2019年6月29日にサービス開始2周年を迎えた『アイドルマスター ミリオンライブ! シアターデイズ』(以下、『ミリシタ』)。2周年を記念して実施した、望月杏奈役の夏川椎菜さんのインタビューをお届けする。“オン”と“オフ”のギャップが特徴的な杏奈の魅力や、夏川さんとの意外な共通点とは!?

※本インタビューは2019年6月上旬に行いました。

 なお、最上静香役の田所あずささんのインタビューも公開中。田所さんへのインタビューは下記をチェック!

夏川 椎菜(なつかわ しいな)

7月18日生まれ。千葉県出身。『ハイスクール・フリート』(岬明乃役)や『えんどろ~!』(セイラ役)などに出演。ソロやユニット“TrySail”で歌手としても精力的に活動中。(文中は夏川)

『アイマス ミリシタ』夏川椎菜さん(望月杏奈役)インタビュー。「杏奈はいっしょに成長してきたかけがえのない存在です」_03

杏奈を演じるときに意識しているのは、間を大切にすること

――夏川さんにとって、望月杏奈とはどのような存在ですか?

夏川デビューしてすぐにいただいた役ということもあって、私にとっていっしょに成長してきたかけがえのない存在です。いろいろな“初めて”をともにしてきました。初めてステージに立ったのは、Zepp Fukuokaで開催された『アイドルマスター』8thライブツアーの福岡公演でしたし、歌やゲームの収録も杏奈を通して経験してきました。

※『アイドルマスター』8thライブ福岡公演のリポートはこちら

――ともに歩んできて感じる、杏奈の魅力とはどういったところなのでしょうか?

夏川やっぱり“二面性”ですね。ステージ上の“オン”の杏奈と、いつもの“オフ”の杏奈で、まったく異なるふたりのキャラクターを演じているような感覚です。ただ、どちらの杏奈も“アイドルとして輝く”ということに対して、芯の通った信念のようなものが一貫してあって、そこは私も尊敬します。

――そんな杏奈を演じるうえで、どういった点を意識していますか?

夏川とくに神経を使うのが、オフの演技をするときです。おとなしいというだけではなくて、プロデューサーを始め、シアターの仲間たちとも微妙な距離があるというか、人見知りが出ている感じがあるので、それをどう表現するかはいつも考えながら演じています。オフの杏奈こそが“自然体”の彼女なので、その部分の表現に関してはこれからも妥協せずに追求していきたいと思います。それと、セリフの内外で“間”が多く盛り込まれているキャラクターでもあるので、それを自分なりに解釈して演技に盛り込んでいます。

――確かに独特の間がありますよね。最初の収録のことは覚えていますか?

夏川いま思うと、当時はまだ高校生で地に足が着いていないところがあって、熱意が先走っていたところがあったかもしれませんが、勢いのあるオンの杏奈を演じるにはよかったような気もしています。スタッフの方からも、「等身大の演技をしてほしい!」というディレクションがあったので、自由にやらせていただいていました。当時は杏奈と年齢も近かったですが、7年目を迎えて成長したいまは、逆に当時の演技に寄せるようにしています。

表示情報
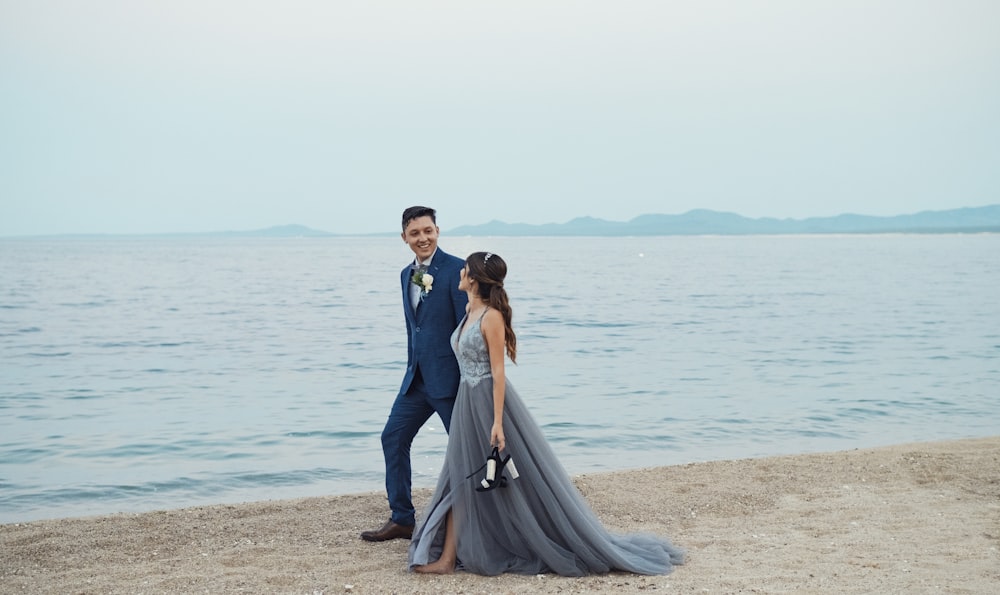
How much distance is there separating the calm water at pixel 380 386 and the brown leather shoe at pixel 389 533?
2485 mm

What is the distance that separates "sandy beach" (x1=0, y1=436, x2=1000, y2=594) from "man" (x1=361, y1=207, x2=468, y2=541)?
0.85m

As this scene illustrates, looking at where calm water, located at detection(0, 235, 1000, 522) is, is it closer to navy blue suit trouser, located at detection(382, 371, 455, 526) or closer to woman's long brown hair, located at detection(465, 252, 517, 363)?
navy blue suit trouser, located at detection(382, 371, 455, 526)

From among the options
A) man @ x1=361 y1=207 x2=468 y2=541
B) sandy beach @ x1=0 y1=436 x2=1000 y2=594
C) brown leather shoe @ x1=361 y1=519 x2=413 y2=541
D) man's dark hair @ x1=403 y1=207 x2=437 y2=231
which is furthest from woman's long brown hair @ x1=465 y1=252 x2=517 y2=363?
brown leather shoe @ x1=361 y1=519 x2=413 y2=541

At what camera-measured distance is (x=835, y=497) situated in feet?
23.3

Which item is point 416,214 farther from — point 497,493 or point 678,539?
point 678,539

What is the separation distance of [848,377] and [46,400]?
12271mm

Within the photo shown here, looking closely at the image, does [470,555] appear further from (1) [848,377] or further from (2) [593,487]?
(1) [848,377]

課題
上の引用文から次の一文を英語に訳してください。「オフの杏奈こそが“自然体”の彼女なので、その部分の表現に関してはこれからも妥協せずに追求していきたいと思います。」

回答
Because the off-stage Anna is her true, "natural" self, I want to keep pursuing how to express that side of her without compromise.